Science is becoming increasingly data intensive. As the experimental data starts to accumulate within or across institutions and over time, it is indeed a valuable wealth of information. However, little has been done to query the data repository in an integrated manner, mainly because the results among different replicates of an experiment often show a large degree of inconsistency and variance. This database poses unique challenges in data types, query types, and accuracy of distributions, etc. The broad goal of the project is to solve some major query processing challenges in such a database.
Specific techniques used to achieve this goal include: (1) Coupling top-k query answering with computation of the score distribution of top-k tuples, and the novel usage of this framework in a number of contexts; (2) Measuring the accuracy of probability distributions which affects user?s perception of query results, and devising new predicates for decision making; (3) Proposing novel semantics and efficient query processing for join queries on uncertain data; and (4) Designing a suite of algorithms for approximate substring matching and windowed subsequence matching for online monitoring queries.

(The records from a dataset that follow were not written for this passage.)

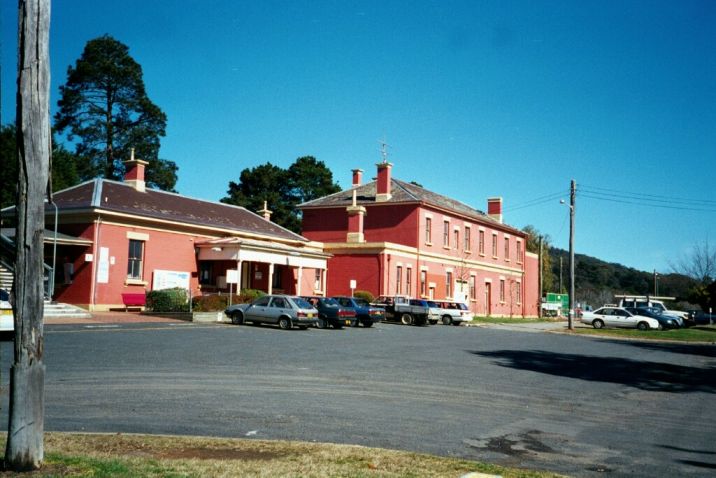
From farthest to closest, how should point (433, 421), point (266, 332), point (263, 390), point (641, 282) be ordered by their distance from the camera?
point (641, 282)
point (266, 332)
point (263, 390)
point (433, 421)

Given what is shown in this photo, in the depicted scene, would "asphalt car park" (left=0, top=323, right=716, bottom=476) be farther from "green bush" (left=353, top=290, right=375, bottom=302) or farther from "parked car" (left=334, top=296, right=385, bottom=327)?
"green bush" (left=353, top=290, right=375, bottom=302)

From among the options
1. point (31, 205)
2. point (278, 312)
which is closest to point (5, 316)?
point (278, 312)

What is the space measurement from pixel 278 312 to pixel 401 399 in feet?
59.2

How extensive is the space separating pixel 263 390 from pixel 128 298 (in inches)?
902

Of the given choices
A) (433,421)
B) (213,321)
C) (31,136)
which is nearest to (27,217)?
(31,136)

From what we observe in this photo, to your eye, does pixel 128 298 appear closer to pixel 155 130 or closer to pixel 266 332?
pixel 266 332

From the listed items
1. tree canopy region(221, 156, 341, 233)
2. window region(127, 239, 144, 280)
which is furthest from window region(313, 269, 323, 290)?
tree canopy region(221, 156, 341, 233)

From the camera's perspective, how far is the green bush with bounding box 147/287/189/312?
32.4 m

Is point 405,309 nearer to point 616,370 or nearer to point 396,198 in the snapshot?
point 396,198

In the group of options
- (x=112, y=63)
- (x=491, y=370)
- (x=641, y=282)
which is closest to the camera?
(x=491, y=370)

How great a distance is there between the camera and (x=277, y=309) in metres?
29.0

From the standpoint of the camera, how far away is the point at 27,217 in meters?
6.37

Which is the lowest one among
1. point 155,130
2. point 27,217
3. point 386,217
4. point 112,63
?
point 27,217

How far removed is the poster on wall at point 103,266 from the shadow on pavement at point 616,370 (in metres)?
19.4
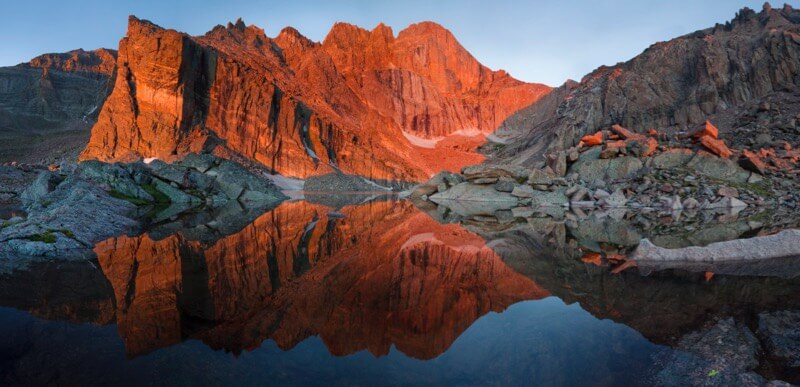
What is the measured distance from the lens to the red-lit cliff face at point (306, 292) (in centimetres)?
531

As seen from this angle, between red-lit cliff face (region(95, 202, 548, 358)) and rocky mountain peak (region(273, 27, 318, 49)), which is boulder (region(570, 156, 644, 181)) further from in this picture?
rocky mountain peak (region(273, 27, 318, 49))

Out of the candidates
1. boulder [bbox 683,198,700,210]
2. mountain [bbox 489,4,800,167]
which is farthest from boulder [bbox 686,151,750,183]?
mountain [bbox 489,4,800,167]

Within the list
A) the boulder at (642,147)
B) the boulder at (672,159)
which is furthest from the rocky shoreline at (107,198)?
the boulder at (672,159)

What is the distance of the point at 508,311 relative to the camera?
655 centimetres

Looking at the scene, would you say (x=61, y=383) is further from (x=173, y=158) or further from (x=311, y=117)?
(x=311, y=117)

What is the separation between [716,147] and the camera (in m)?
35.2

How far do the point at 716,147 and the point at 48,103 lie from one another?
213 metres

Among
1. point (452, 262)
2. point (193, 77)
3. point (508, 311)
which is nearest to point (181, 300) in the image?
point (508, 311)

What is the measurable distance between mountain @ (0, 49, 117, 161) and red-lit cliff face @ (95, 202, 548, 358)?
135 metres

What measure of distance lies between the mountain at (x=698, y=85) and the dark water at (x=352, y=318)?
56.2 meters

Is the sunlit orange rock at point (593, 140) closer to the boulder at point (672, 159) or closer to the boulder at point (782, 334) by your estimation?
the boulder at point (672, 159)

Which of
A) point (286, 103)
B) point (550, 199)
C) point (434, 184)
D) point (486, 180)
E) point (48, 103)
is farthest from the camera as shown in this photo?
point (48, 103)

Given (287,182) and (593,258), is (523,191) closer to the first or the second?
(593,258)

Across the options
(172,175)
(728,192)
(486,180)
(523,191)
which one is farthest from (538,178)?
(172,175)
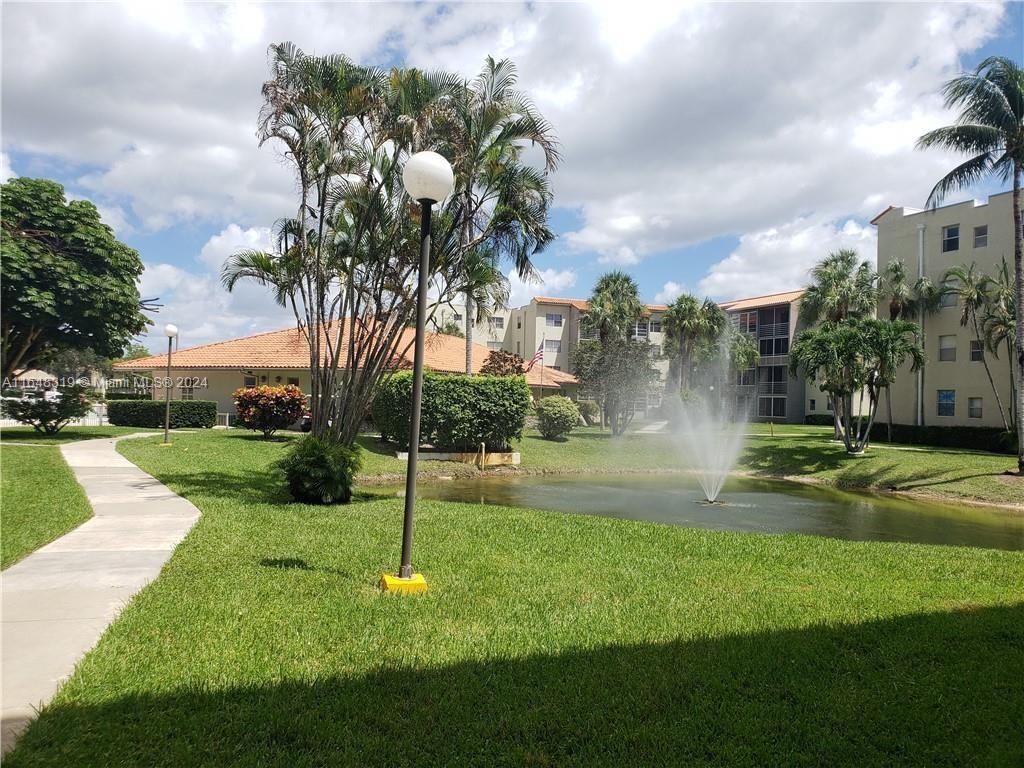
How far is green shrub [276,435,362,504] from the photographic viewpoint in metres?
11.5

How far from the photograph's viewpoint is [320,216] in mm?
12469

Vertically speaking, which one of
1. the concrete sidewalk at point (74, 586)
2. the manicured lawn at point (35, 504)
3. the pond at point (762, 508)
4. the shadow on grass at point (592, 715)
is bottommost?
the pond at point (762, 508)

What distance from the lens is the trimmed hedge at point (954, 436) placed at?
28172 millimetres

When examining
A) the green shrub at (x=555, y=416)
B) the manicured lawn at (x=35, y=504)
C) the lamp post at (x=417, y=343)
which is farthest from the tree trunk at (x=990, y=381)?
the manicured lawn at (x=35, y=504)

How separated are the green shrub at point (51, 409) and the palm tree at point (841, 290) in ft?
114

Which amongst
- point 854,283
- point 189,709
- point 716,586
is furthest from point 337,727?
point 854,283

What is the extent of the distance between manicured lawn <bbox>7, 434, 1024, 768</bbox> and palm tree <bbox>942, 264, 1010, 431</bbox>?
28.4m

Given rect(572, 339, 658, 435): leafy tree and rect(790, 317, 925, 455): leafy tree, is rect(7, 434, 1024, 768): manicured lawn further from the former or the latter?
rect(572, 339, 658, 435): leafy tree

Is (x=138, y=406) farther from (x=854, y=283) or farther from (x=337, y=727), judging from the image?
(x=854, y=283)

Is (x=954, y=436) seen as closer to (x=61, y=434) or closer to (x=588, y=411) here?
(x=588, y=411)

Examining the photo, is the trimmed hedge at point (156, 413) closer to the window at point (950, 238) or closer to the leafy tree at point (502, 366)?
the leafy tree at point (502, 366)

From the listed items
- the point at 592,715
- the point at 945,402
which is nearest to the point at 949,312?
the point at 945,402

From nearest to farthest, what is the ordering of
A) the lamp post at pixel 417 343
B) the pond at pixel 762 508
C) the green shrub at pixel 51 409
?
the lamp post at pixel 417 343
the pond at pixel 762 508
the green shrub at pixel 51 409

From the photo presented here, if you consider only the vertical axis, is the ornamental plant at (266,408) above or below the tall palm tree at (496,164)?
below
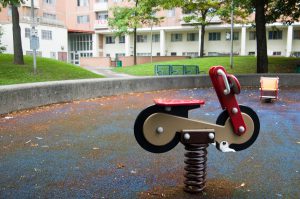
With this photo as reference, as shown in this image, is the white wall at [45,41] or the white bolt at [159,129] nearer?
the white bolt at [159,129]

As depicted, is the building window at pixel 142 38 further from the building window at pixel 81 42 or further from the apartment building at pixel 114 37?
the building window at pixel 81 42

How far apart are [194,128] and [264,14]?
20.8 m

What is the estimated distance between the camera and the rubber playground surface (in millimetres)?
4438

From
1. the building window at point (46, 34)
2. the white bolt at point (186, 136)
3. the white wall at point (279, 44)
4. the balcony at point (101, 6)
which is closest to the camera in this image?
the white bolt at point (186, 136)

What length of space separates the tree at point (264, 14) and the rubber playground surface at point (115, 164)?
518 inches

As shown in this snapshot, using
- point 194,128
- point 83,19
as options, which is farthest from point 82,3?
point 194,128

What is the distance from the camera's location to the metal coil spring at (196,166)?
422cm

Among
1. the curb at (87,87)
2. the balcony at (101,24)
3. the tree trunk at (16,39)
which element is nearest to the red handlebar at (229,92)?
the curb at (87,87)

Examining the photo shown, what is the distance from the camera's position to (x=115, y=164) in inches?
217

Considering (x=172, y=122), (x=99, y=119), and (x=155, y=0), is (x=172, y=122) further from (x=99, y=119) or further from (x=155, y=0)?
(x=155, y=0)

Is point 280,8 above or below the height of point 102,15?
below

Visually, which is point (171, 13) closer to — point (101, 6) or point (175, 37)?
point (175, 37)

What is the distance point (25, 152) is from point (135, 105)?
6222mm

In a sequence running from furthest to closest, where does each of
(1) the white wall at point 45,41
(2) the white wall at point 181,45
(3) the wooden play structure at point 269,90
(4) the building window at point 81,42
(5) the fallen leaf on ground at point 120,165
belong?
(4) the building window at point 81,42 < (2) the white wall at point 181,45 < (1) the white wall at point 45,41 < (3) the wooden play structure at point 269,90 < (5) the fallen leaf on ground at point 120,165
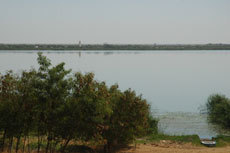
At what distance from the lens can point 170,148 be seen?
19.3 meters

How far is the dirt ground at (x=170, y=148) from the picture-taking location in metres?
18.3

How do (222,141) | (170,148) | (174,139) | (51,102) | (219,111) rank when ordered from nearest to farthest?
1. (51,102)
2. (170,148)
3. (222,141)
4. (174,139)
5. (219,111)

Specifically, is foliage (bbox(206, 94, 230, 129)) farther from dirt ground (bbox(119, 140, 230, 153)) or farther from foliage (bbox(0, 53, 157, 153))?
foliage (bbox(0, 53, 157, 153))

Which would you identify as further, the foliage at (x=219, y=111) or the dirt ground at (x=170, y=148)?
the foliage at (x=219, y=111)

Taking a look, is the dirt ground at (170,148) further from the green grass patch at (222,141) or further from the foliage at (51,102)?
the foliage at (51,102)

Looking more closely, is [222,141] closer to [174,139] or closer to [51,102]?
[174,139]

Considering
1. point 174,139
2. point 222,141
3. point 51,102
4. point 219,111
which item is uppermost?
A: point 51,102

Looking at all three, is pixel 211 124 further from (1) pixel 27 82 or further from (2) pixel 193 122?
(1) pixel 27 82

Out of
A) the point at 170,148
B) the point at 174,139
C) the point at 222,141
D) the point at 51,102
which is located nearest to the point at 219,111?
the point at 222,141

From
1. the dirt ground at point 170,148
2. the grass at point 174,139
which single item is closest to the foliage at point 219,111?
the grass at point 174,139

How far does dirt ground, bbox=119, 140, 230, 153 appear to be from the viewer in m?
18.3

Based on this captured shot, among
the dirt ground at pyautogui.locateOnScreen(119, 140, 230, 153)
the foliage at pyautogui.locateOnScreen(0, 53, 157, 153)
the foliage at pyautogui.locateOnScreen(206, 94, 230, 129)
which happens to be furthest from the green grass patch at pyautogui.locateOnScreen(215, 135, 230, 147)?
the foliage at pyautogui.locateOnScreen(0, 53, 157, 153)

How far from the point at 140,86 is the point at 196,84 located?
8637mm

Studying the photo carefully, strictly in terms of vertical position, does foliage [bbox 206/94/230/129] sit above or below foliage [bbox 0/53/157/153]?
below
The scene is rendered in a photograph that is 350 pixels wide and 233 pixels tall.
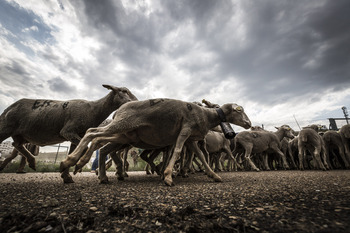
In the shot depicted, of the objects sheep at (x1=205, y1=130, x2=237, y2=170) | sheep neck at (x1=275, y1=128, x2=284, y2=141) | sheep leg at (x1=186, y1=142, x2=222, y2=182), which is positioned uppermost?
sheep neck at (x1=275, y1=128, x2=284, y2=141)

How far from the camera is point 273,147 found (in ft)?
29.5

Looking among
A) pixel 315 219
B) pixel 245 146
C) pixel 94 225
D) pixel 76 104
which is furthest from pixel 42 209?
pixel 245 146

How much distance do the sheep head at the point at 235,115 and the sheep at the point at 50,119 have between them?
9.92 feet

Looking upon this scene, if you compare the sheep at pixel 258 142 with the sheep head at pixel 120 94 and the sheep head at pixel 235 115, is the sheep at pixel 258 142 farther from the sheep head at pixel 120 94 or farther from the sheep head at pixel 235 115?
the sheep head at pixel 120 94

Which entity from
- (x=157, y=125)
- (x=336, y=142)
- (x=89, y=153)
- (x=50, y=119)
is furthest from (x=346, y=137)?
(x=50, y=119)

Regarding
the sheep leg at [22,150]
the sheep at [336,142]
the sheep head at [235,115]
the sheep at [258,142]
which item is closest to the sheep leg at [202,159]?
the sheep head at [235,115]

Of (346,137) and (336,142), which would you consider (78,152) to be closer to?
(346,137)

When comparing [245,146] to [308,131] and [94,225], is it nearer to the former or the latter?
[308,131]

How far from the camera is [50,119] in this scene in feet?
12.4

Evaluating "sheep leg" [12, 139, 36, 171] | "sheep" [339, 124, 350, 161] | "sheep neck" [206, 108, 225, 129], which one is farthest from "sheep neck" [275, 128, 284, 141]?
"sheep leg" [12, 139, 36, 171]

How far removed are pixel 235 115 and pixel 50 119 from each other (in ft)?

The ability to effectively and accurately share, query, and monitor diverse scientific experimental data on a large scale will greatly benefit the science community. The extra data analysis capability provided to scientists can even change the way they conduct their research. The education plan includes teaching both computer science students on managing scientific data and science major students on relevant database techniques, attracting middle school and college students into computer science, and inspiring students of underrepresented groups.